PROBLEM STATEMENT:
Would you transcribe the entries below, beginning at the line with "لBMW 5 7 سلسلة" and ending after the line with "revistaSIM Decoracao Cadeiras", exactly, with no picture and nothing more?

(Captioned web image data)
====
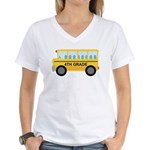 4th Grade School Bus Women's V-Neck T-Shirt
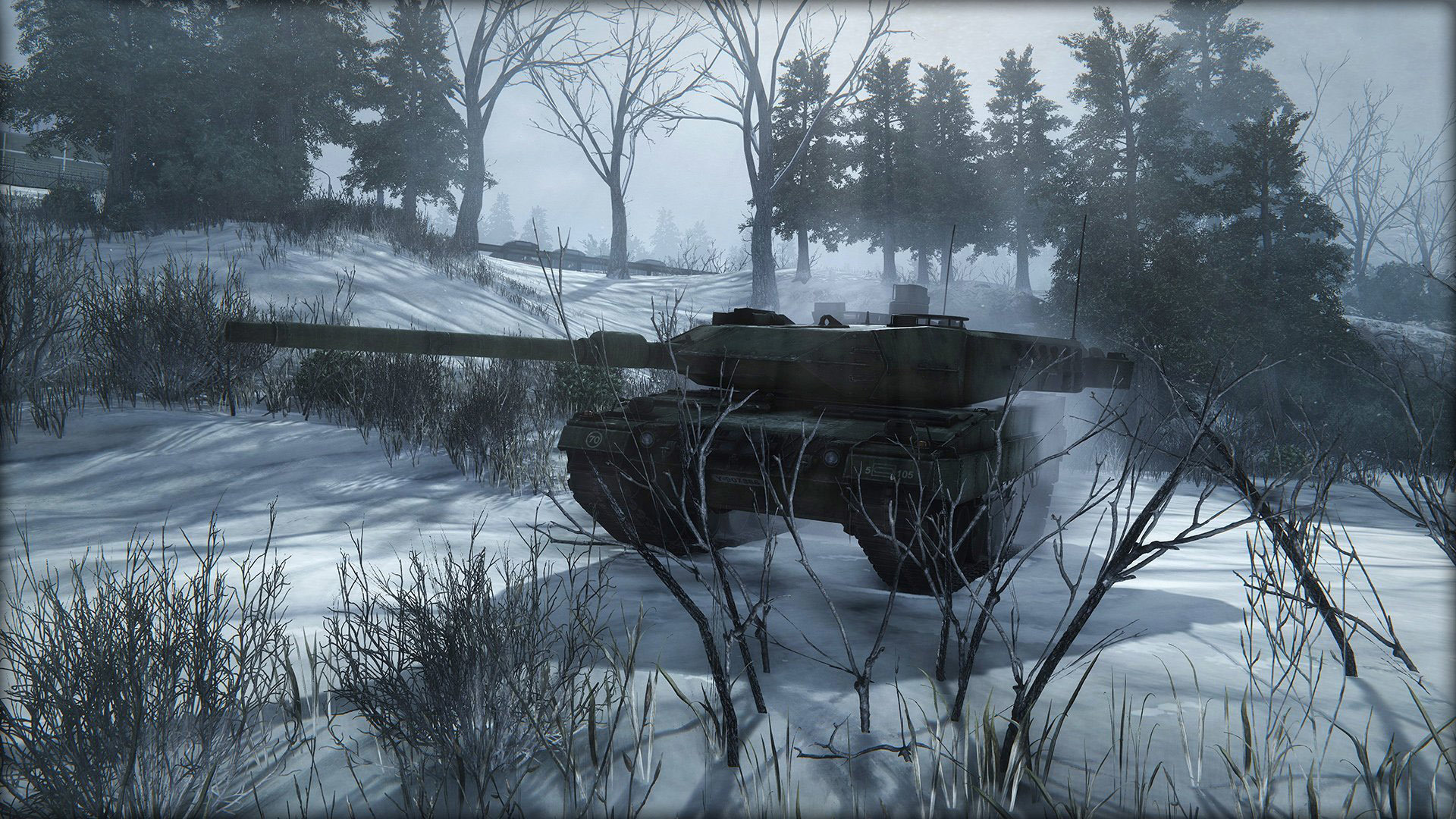 Badass Wallpapers For Iphone X Armored Warfare Snow Hd Wallpaper Hd Latest Wallpapers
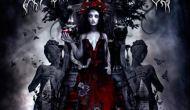 "Cradle of Filth ""Darkly, Darkly, Venus Aversa"" AlbumReview"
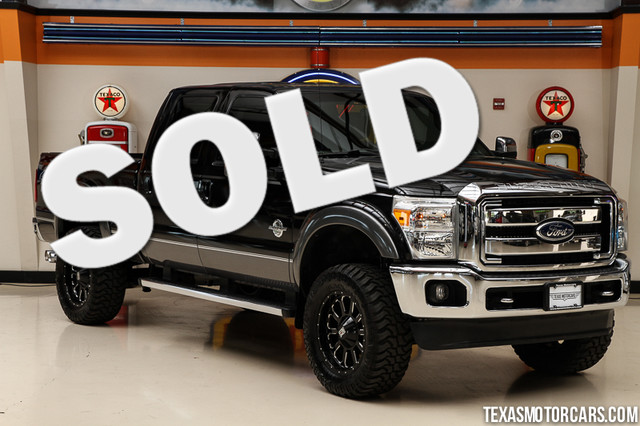 2011 Ford Super Duty F-250 Lariat 4x4 This 2011 Ford Super Duty F-250 Lariat 4x4 is in great shape
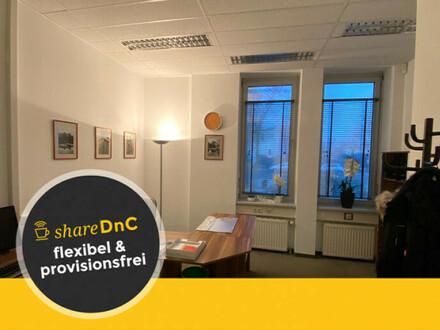 Möbliertes, abschließbares Büro in Zentrumsnähe - All-in-Miete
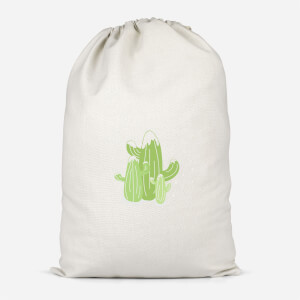 Cactus Trio Cotton Storage Bag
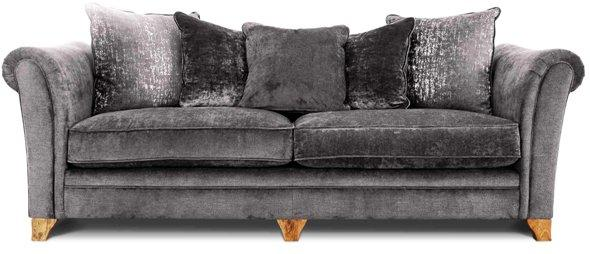 Ciara 4 seater sofa
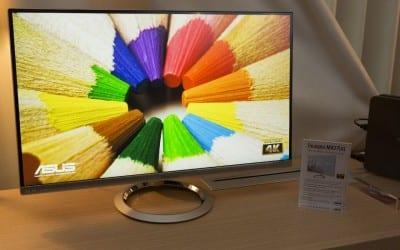 Designo MX27UQ monitor
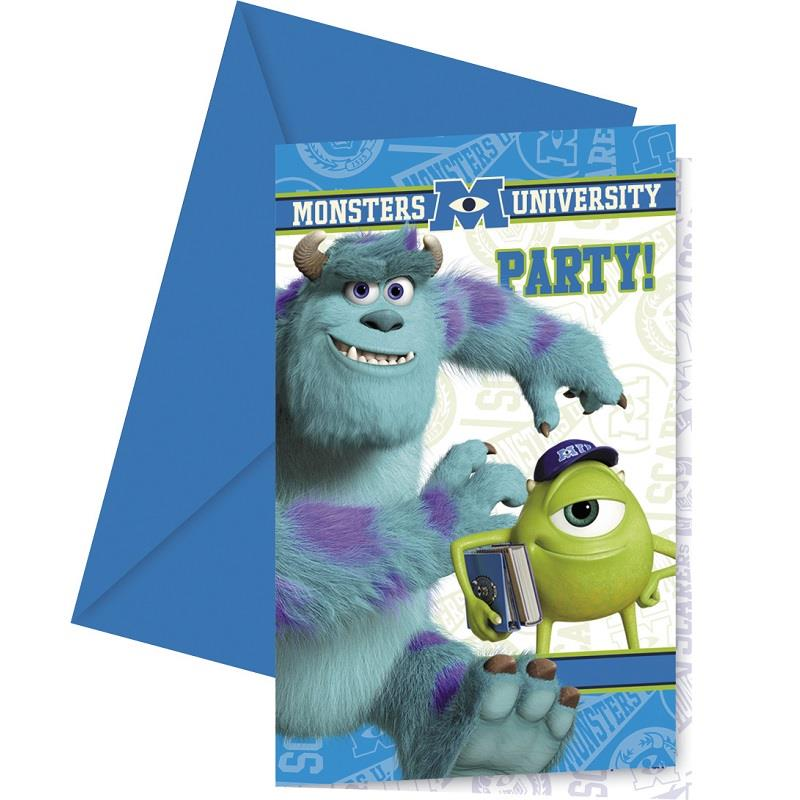 Monsters Inc Party Invites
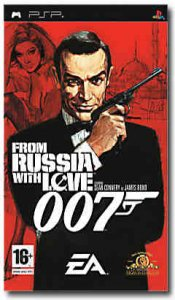 James Bond 007: From Russia With Love per PlayStation Portable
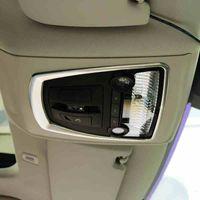 لBMW 5 7 سلسلة 5GT الجبهة مصباح X3 X4 F10 F18 F25 F26 السيارات التصميم الداخلية القراءة ضوء الإطار غطاء تريم الملحقات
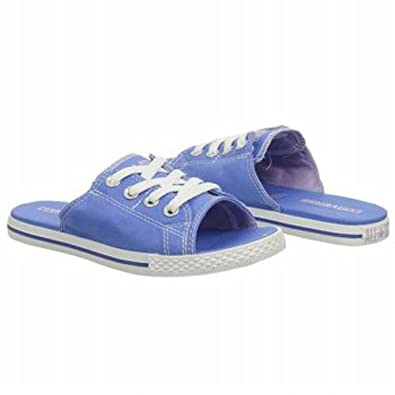 Converse Women's Chuck Taylor All Star Cutaway EVO Slip-On Ox Sandal,B. Blue,5 B US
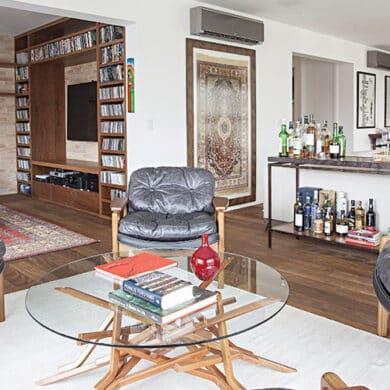 revistaSIM Decoracao Cadeiras de design em casa Destaque Credito Gui Morelli 390x390 - Saiba como utilizar cadeiras de design na decoração da sua casa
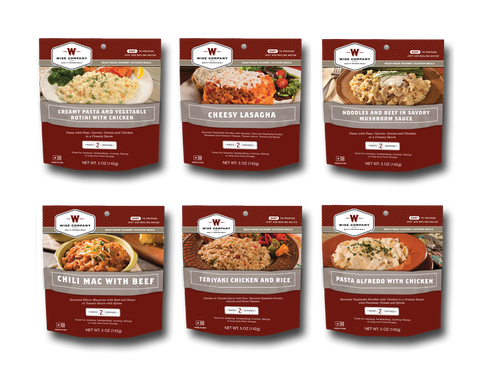 6ct Pack - 72 Hour Emergency Entrée Kit (2 Serving Outdoor Pouch Meals)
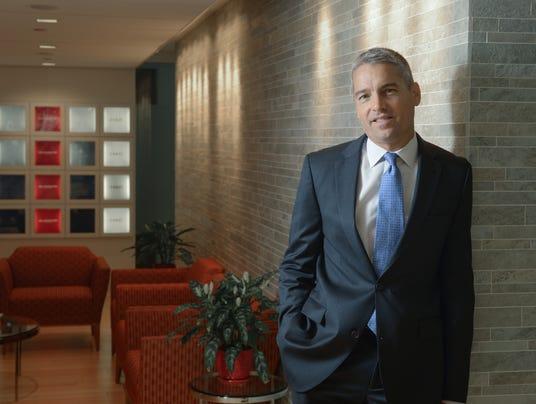 CEO_closeup_Sam_Gilliland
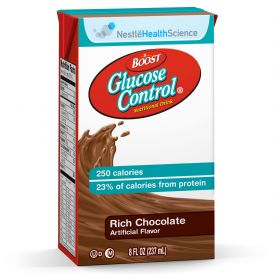 Nestle Boost Glucose Control RTD Chocolate Beverage 8oz.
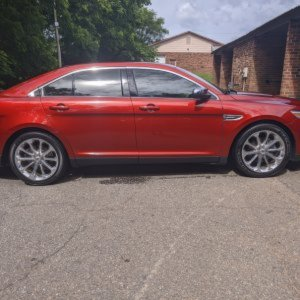 Kalista 2013 Ford Taurus Limited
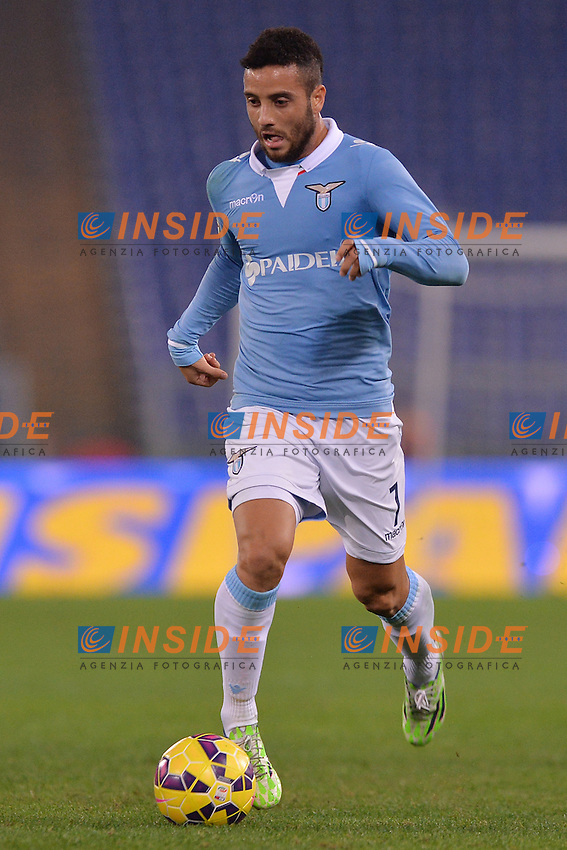 Felipe Anderson Lazio.<br /> Roma 22-11-2014 Stadio Olimpico. Football Calcio 2014/2015 Serie A. Lazio - Juventus. Foto Antonietta Baldassarre / Insidefoto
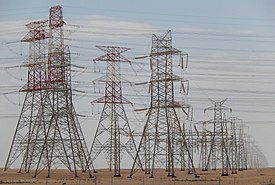 Electric Power Transmission Wikipedia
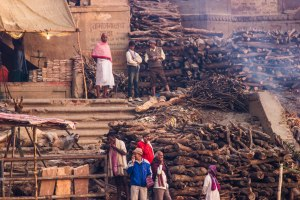 Preparing wood for cremation.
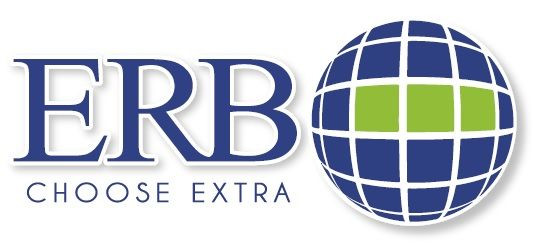 Collaboration U.S. Market Consulting ERB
====
SOLUTION:
 لBMW 5 7 سلسلة 5GT الجبهة مصباح X3 X4 F10 F18 F25 F26 السيارات التصميم الداخلية القراءة ضوء الإطار غطاء تريم الملحقات
 Converse Women's Chuck Taylor All Star Cutaway EVO Slip-On Ox Sandal,B. Blue,5 B US
 revistaSIM Decoracao Cadeiras de design em casa Destaque Credito Gui Morelli 390x390 - Saiba como utilizar cadeiras de design na decoração da sua casa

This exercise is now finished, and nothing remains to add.